◆ **Required work**
[1] In the article below about Roche and clinical trial data, transcribe the stretch from "Research suggests half" through "about last month." word for word.
[2] According to the article below on Roche and clinical trial data, who heads the panel Roche appointed to look at its Tamiflu data?

◆ **Document text**
^^^^

Research suggests half of all clinical trials have never been published
The pharmaceutical company Roche has announced that it will make more of the data from its clinical trials available to researchers.
The company says it will appoint a panel of experts to evaluate and approve requests to access anonymised patient data.
We understand and support calls for our industry to be more transparent
But the announcement has been dismissed as "pathetic" by campaigners arguing for greater transparency from the pharmaceutical industry - an issue I wrote about last month.
It's estimated that half of all clinical trials have never been published and positive trial results are twice as likely to be published as negative findings. The AllTrials campaign wants the pharmaceutical industry to publish all data, and is supported by the Wellcome Trust, the BMJ and NICE.
Roche, which makes the anti-viral medicine Tamiflu, has been repeatedly criticised by researchers for failing to grant access to all its data on the drug.
In response Roche has appointed a four man panel headed by flu expert Prof Albert Osterhaus to look at data on Tamiflu which the company says will "identify unanswered questions".

^^^^

◆ **Data shown**
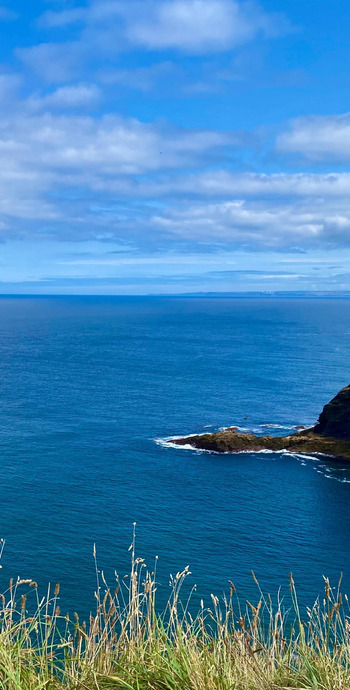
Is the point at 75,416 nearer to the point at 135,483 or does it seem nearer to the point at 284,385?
the point at 135,483

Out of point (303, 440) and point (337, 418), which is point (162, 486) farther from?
point (337, 418)

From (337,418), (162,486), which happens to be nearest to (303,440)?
(337,418)

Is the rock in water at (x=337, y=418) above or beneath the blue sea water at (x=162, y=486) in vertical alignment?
above

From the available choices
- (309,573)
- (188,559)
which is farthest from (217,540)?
(309,573)

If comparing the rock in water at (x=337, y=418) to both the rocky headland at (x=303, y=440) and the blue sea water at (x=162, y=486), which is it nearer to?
the rocky headland at (x=303, y=440)

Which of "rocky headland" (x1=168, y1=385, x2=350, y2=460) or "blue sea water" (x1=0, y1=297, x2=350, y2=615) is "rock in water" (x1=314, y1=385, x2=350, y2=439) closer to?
"rocky headland" (x1=168, y1=385, x2=350, y2=460)

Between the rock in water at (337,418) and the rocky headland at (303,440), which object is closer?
the rocky headland at (303,440)

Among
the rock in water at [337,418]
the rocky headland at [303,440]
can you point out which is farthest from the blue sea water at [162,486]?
the rock in water at [337,418]

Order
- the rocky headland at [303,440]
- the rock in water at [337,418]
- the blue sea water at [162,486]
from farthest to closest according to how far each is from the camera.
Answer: the rock in water at [337,418] < the rocky headland at [303,440] < the blue sea water at [162,486]
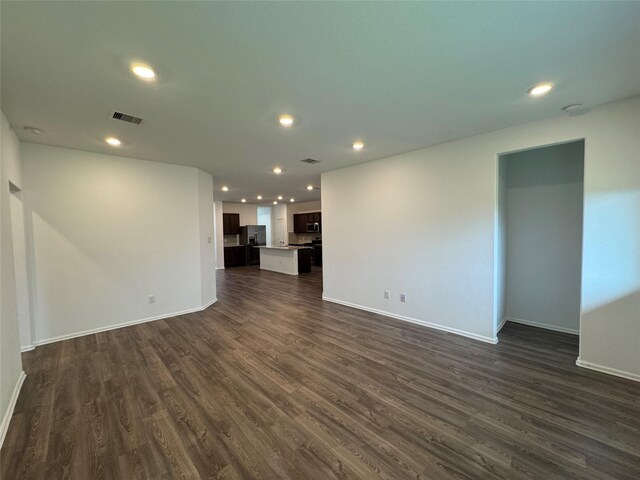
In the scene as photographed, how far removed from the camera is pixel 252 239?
35.0ft

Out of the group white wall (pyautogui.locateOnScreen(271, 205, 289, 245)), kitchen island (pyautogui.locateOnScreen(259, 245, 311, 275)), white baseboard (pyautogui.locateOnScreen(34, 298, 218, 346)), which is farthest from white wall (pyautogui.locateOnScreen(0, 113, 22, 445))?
white wall (pyautogui.locateOnScreen(271, 205, 289, 245))

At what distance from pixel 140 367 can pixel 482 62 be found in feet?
Answer: 13.6

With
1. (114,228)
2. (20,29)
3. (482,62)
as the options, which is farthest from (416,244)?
(114,228)

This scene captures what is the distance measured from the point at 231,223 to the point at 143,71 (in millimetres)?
8963

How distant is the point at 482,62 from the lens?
5.77 feet

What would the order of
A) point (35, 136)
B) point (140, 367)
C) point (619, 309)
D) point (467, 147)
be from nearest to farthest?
point (619, 309)
point (140, 367)
point (35, 136)
point (467, 147)

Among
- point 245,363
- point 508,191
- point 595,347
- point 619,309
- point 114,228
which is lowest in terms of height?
point 245,363

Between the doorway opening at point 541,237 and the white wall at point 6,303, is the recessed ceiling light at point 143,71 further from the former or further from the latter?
the doorway opening at point 541,237

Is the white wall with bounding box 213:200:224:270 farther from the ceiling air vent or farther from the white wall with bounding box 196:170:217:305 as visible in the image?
the ceiling air vent

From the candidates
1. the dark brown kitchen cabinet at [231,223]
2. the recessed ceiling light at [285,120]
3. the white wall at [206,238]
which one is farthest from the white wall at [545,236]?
the dark brown kitchen cabinet at [231,223]

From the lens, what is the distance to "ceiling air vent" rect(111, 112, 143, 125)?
8.05 ft

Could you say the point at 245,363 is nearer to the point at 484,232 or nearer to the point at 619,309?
the point at 484,232

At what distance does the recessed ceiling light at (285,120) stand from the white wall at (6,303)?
2494 mm

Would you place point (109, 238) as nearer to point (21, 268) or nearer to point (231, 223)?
point (21, 268)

^^^^

◆ **Results of the tasks**
[1]
Research suggests half of all clinical trials have never been published
The pharmaceutical company Roche has announced that it will make more of the data from its clinical trials available to researchers.
The company says it will appoint a panel of experts to evaluate and approve requests to access anonymised patient data.
We understand and support calls for our industry to be more transparent
But the announcement has been dismissed as "pathetic" by campaigners arguing for greater transparency from the pharmaceutical industry - an issue I wrote about last month.

[2] Flu expert Prof Albert Osterhaus.